In any case, it's not just right-wingers who distrust the media these days. The Pew Research Center found that while only 14 percent of Republicans believe all or most of what they read in The New York Times, even among Democrats the figure is only 31 percent. Other major news organizations face the same challenge. The Fox News Channel is considered credible by fewer than one-third of the Republicans - and an even smaller number of Democrats. Indeed, it's a rare news organization that is trusted by more than one-third of the people in either party: the one thing Democrats and Republicans agree on is that the news media are not trustworthy....
....If one word can capture the public attitude toward American journalists, I'm afraid it's "arrogant." Not surprisingly, I think that charge is grossly unfair. But it's imperative that we respond to that charge - not by dismissing it, but by working far more diligently to reconnect with the public.
Unless we can recover the public trust, our protests about reporters' going to jail will come across as self-serving whining. And we'll wake up one day to find ourselves on the wrong side of history."
I think, while this "where's the credibility" may be a "good" question to ask, the larger underlying issue which has become the bugaboo for many "professions" over the past decades has been the transformation from no longer being in the "News Business" but the Media entities and the people they "hire" as becoming a "Ratings Business" or a "Business to make Money and Profits." Not that "money and profits" aren't important...but they are the issues driving this vehicle. It used to be the quality of the news people and the coverage of "Both Sides" of important issues created the viewership and thereby drove the ratings and was equivalent of "good for business."

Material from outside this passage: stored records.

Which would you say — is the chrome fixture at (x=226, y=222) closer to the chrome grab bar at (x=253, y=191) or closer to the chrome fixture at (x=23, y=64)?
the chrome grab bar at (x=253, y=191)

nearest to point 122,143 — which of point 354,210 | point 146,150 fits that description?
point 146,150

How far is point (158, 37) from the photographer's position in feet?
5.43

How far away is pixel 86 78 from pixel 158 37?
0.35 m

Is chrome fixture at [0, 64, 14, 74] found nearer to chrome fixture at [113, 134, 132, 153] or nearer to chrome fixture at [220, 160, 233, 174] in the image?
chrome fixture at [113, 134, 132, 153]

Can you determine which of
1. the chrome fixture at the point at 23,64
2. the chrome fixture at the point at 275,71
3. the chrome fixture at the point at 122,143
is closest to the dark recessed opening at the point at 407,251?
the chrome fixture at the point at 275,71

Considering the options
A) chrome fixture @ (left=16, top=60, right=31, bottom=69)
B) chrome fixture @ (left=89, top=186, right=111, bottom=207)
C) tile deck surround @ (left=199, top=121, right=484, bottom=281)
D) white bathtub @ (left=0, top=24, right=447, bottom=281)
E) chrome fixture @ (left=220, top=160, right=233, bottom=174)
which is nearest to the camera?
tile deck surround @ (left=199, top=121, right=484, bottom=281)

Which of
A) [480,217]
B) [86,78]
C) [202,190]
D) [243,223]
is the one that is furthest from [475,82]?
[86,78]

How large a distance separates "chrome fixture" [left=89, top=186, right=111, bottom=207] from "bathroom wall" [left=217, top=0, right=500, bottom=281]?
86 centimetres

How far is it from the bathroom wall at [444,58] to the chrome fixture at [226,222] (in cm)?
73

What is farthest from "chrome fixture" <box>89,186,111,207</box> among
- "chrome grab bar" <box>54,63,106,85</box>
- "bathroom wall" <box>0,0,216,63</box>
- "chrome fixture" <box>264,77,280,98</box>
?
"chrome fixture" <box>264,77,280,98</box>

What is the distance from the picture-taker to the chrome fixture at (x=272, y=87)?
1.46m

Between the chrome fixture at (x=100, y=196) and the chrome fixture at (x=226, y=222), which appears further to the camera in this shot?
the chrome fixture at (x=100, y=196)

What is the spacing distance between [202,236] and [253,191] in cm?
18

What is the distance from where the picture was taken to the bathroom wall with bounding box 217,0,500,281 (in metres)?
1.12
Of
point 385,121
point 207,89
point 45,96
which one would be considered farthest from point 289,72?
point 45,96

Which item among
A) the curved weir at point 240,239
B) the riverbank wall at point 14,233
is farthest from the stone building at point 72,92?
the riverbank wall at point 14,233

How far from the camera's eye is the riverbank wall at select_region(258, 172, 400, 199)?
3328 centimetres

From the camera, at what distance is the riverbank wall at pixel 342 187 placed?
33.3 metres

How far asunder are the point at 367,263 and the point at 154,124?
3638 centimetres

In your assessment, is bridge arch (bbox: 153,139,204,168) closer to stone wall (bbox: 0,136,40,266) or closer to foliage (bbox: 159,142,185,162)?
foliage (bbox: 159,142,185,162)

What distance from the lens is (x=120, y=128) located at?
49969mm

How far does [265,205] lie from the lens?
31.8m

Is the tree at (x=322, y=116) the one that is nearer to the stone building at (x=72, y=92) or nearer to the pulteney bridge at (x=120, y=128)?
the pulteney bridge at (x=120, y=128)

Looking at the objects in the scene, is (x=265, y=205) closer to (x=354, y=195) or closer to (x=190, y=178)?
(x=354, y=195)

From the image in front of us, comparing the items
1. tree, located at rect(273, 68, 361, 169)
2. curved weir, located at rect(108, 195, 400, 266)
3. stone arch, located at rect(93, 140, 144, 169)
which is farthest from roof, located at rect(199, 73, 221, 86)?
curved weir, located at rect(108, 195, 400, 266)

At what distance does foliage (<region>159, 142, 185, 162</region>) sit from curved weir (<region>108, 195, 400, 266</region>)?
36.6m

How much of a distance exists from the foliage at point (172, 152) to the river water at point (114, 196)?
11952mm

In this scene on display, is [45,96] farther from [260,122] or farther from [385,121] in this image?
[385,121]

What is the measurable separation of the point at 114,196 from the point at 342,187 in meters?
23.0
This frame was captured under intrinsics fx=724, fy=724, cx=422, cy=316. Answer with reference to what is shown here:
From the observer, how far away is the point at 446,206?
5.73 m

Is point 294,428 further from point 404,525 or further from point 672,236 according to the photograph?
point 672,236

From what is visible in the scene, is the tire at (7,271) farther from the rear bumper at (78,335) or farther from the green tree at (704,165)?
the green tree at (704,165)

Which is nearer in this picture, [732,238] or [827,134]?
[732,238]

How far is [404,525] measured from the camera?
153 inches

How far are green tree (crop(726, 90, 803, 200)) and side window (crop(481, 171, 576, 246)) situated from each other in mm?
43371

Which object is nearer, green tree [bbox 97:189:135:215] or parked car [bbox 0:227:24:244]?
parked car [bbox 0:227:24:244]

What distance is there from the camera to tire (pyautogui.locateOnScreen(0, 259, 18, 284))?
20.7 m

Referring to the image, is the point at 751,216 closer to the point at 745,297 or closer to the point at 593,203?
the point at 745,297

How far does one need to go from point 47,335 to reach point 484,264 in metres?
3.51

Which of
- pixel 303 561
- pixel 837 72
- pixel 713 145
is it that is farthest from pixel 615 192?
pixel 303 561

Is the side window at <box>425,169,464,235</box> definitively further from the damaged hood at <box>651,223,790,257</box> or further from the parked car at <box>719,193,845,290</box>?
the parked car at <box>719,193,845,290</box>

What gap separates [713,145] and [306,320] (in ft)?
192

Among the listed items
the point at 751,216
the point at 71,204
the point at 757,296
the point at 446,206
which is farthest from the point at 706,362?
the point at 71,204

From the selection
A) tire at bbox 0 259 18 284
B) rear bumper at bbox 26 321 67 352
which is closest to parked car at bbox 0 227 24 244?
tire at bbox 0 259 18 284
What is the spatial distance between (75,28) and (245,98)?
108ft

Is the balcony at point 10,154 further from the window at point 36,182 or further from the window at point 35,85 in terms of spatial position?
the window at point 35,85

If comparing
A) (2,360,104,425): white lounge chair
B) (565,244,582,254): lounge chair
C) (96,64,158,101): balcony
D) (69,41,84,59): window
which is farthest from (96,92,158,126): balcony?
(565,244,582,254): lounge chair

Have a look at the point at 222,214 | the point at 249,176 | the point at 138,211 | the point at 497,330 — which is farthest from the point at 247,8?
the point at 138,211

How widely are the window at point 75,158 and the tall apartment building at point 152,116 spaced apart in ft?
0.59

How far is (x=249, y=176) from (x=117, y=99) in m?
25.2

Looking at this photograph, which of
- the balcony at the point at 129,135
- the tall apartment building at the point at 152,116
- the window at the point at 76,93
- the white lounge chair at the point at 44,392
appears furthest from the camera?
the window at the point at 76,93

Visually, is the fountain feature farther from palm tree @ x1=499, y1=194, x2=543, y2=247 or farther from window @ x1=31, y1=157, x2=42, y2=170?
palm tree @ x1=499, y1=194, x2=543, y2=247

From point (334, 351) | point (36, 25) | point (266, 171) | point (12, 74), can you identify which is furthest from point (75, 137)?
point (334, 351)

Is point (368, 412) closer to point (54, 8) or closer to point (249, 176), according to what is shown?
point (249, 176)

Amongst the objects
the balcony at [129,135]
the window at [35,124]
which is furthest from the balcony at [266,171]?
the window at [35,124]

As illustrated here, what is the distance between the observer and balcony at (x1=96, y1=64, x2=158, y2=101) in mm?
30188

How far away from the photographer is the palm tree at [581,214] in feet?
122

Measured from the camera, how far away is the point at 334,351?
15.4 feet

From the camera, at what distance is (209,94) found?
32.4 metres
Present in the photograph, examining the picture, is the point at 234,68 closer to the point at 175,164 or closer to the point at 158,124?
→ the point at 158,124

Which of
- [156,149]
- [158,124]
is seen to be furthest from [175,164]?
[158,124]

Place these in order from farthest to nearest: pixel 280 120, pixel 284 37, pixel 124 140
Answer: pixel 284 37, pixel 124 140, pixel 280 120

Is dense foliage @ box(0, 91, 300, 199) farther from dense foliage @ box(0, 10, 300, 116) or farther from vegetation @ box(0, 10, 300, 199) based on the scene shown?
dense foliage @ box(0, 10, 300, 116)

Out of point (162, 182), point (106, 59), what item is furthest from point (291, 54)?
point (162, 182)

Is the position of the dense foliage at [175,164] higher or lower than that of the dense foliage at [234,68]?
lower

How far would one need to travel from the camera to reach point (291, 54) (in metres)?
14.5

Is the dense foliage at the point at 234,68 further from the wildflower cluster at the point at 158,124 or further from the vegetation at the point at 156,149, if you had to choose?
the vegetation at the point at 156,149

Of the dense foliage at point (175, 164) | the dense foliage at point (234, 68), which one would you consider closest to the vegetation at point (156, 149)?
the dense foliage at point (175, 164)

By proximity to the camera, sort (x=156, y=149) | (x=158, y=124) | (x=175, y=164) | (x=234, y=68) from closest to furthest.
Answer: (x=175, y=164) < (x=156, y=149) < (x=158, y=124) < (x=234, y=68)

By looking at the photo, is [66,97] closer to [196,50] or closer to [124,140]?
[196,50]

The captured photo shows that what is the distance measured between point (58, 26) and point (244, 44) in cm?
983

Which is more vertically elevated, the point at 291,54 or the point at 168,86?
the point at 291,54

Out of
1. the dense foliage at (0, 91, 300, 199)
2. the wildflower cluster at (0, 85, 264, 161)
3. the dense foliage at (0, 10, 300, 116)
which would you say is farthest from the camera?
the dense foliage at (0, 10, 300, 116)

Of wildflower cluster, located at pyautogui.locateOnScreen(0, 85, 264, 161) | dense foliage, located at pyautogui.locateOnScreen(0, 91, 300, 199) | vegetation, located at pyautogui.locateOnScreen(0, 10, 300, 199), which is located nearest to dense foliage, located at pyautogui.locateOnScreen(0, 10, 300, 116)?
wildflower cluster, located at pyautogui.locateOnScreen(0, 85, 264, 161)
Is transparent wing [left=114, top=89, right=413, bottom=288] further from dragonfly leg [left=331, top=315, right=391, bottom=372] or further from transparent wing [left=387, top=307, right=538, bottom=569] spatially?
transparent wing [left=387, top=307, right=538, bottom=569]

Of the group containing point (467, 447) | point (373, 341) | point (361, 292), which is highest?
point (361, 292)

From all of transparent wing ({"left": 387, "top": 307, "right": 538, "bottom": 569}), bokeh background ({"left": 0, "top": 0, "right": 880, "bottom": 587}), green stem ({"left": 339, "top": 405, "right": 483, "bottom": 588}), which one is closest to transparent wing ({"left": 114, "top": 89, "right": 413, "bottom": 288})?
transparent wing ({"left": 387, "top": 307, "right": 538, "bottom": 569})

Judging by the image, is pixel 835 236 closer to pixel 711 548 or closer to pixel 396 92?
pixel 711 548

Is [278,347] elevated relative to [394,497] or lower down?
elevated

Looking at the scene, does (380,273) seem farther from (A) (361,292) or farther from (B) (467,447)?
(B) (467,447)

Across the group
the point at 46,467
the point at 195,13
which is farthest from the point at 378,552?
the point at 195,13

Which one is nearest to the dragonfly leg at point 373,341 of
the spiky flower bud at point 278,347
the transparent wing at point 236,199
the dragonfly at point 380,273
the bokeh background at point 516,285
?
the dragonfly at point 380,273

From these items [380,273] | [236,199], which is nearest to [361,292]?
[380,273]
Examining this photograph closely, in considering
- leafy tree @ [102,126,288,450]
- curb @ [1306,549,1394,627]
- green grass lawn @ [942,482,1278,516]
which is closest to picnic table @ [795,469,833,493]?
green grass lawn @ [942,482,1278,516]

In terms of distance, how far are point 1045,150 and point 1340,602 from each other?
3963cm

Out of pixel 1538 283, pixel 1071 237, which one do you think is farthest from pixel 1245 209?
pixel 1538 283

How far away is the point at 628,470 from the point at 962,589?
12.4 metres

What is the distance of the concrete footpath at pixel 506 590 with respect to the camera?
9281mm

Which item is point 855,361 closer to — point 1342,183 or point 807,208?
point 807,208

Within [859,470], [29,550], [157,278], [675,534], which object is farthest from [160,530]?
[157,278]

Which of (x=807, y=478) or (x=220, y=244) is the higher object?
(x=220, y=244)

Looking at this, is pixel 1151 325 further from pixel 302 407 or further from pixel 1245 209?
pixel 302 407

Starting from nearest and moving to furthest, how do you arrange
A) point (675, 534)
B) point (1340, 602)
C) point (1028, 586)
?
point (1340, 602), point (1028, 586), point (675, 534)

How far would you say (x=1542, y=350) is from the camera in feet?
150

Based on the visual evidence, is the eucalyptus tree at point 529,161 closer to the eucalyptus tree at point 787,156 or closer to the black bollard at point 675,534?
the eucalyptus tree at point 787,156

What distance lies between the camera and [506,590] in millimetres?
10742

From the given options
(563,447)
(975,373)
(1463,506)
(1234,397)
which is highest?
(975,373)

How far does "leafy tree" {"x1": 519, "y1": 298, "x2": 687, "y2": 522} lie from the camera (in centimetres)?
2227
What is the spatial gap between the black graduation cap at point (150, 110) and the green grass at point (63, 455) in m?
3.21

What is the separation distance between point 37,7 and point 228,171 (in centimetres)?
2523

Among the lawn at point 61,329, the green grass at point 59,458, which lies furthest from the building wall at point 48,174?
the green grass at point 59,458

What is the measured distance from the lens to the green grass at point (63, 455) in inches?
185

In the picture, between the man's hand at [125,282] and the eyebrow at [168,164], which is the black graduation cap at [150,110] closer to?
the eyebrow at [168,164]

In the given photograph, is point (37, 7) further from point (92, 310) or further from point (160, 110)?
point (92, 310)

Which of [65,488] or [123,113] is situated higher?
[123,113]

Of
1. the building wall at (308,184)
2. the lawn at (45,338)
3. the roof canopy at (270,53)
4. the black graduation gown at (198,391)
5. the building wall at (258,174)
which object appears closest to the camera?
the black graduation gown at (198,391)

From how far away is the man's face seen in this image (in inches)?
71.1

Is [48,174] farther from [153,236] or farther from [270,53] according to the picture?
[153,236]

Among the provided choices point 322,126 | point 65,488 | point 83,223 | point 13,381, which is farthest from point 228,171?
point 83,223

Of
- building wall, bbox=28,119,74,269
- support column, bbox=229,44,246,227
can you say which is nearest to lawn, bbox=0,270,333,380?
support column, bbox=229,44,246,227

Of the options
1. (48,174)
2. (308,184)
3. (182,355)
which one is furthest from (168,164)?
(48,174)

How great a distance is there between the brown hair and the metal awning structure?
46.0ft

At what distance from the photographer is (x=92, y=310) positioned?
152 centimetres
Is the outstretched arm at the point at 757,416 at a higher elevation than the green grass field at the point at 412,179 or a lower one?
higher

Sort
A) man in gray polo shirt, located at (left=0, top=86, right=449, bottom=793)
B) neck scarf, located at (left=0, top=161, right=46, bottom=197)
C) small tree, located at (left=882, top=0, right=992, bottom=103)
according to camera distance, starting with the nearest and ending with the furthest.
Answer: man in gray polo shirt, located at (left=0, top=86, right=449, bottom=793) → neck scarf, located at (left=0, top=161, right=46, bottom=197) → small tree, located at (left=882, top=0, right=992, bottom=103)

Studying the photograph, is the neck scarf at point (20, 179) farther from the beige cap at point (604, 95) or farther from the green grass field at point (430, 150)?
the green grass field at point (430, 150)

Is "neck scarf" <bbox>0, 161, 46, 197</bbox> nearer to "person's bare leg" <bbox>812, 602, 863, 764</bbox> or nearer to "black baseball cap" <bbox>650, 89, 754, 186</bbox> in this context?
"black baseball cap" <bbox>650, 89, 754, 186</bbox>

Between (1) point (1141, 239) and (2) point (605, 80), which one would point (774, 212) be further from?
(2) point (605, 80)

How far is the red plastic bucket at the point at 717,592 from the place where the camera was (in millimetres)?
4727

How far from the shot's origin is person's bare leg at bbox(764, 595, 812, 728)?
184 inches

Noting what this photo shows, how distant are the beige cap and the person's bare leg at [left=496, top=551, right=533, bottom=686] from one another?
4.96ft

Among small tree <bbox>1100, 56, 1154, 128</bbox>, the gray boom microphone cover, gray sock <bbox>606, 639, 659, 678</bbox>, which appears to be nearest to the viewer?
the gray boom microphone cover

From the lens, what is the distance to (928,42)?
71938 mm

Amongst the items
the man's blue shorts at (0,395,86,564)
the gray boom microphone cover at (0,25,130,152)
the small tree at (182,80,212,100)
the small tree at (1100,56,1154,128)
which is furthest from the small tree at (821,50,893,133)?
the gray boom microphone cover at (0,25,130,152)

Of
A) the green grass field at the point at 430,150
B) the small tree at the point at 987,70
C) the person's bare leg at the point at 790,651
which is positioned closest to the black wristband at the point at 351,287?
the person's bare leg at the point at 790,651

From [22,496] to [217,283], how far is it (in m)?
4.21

If I was to "lament" anything it would be the suffocation and demise of the requirement of the "equal coverage" for news and public opinion to opposing issues and sides which has been tossed aside in the past two decades. My husband was a former news journalist and Radio/Television personality -- News anchor at Channel 12 in Milwaukee during the early 1980's. He has been "shocked" at the results to "over rule" this requirement and its effects on the coverage of the "News."
Because, what you now have, without this guiding principle, is organizations tipped so far to one side, or another that their coverage is on its face "biased." And it is this very "lost quality" that has generated the "effect" Mr. Kristof now laments as the loss of the "Media Credibility."
And today there are entire groups calling themselves "News" organizations built around not presenting an accurate, cross discussion over any particular issue, but catering and pandering to the largest common denominator of public viewership it can get to drive up "ratings" to increase "ad revenue" prices, and buy yet more stations for putting forth these "Messages" which are not "News" but opinions masquerading as News.
Unless there is an outcry, from the "News people", or the public, to insist there be this principle reinstituted on a nationwide basis for "news" and "public information"...there "down the drain" of public opinion goes the "credibility" of these News reporters -- and there it will stay.